§ TASK DETAILS
All of the data must be printed exactly; please include every line.

§ ROWS
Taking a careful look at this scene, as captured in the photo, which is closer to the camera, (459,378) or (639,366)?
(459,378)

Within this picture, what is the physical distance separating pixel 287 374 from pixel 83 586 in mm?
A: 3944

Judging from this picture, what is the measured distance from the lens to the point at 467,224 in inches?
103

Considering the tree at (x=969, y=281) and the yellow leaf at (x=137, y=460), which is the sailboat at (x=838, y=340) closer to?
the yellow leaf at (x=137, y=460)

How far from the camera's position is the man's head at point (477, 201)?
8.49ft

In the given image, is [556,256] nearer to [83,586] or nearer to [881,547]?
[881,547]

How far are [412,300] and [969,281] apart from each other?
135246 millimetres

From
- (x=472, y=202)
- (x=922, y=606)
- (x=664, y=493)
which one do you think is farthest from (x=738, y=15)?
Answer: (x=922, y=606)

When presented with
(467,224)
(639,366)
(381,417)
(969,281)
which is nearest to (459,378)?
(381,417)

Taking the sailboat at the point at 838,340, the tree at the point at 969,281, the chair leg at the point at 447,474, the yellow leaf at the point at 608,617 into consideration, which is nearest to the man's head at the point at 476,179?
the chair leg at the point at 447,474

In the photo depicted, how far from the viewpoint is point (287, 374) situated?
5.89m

§ EXERCISE RESPONSE
Taking a careful look at this scene, as captured in the photo, which is closer to the camera, (459,378) or (639,366)?
(459,378)

Within this picture, what is the physical distance separating pixel 287 374 from pixel 83 586 in mm?
A: 3944

Judging from this picture, what is the measured distance from the lens to the point at 467,224 in inches?
103

Considering the tree at (x=969, y=281) and the yellow leaf at (x=137, y=460), which is the sailboat at (x=838, y=340) closer to?
the yellow leaf at (x=137, y=460)

How far from the camera's position is the man's head at point (477, 201)?
8.49ft

In the given image, is [556,256] nearer to [83,586] or nearer to [881,547]?
[881,547]

How far are [412,300] and [969,281] apart from each other?
135246 millimetres

From
- (x=472, y=202)
- (x=922, y=606)
- (x=664, y=493)
which one do you think is farthest from (x=738, y=15)?
Answer: (x=922, y=606)

When presented with
(467,224)
(639,366)
(381,417)
(969,281)
which is nearest to (459,378)?
(381,417)

Taking the sailboat at the point at 838,340, the tree at the point at 969,281, the chair leg at the point at 447,474, the yellow leaf at the point at 608,617 into consideration, which is nearest to the man's head at the point at 476,179?
the chair leg at the point at 447,474

In the photo depicted, how far from the viewpoint is point (287, 374) situated?
5.89m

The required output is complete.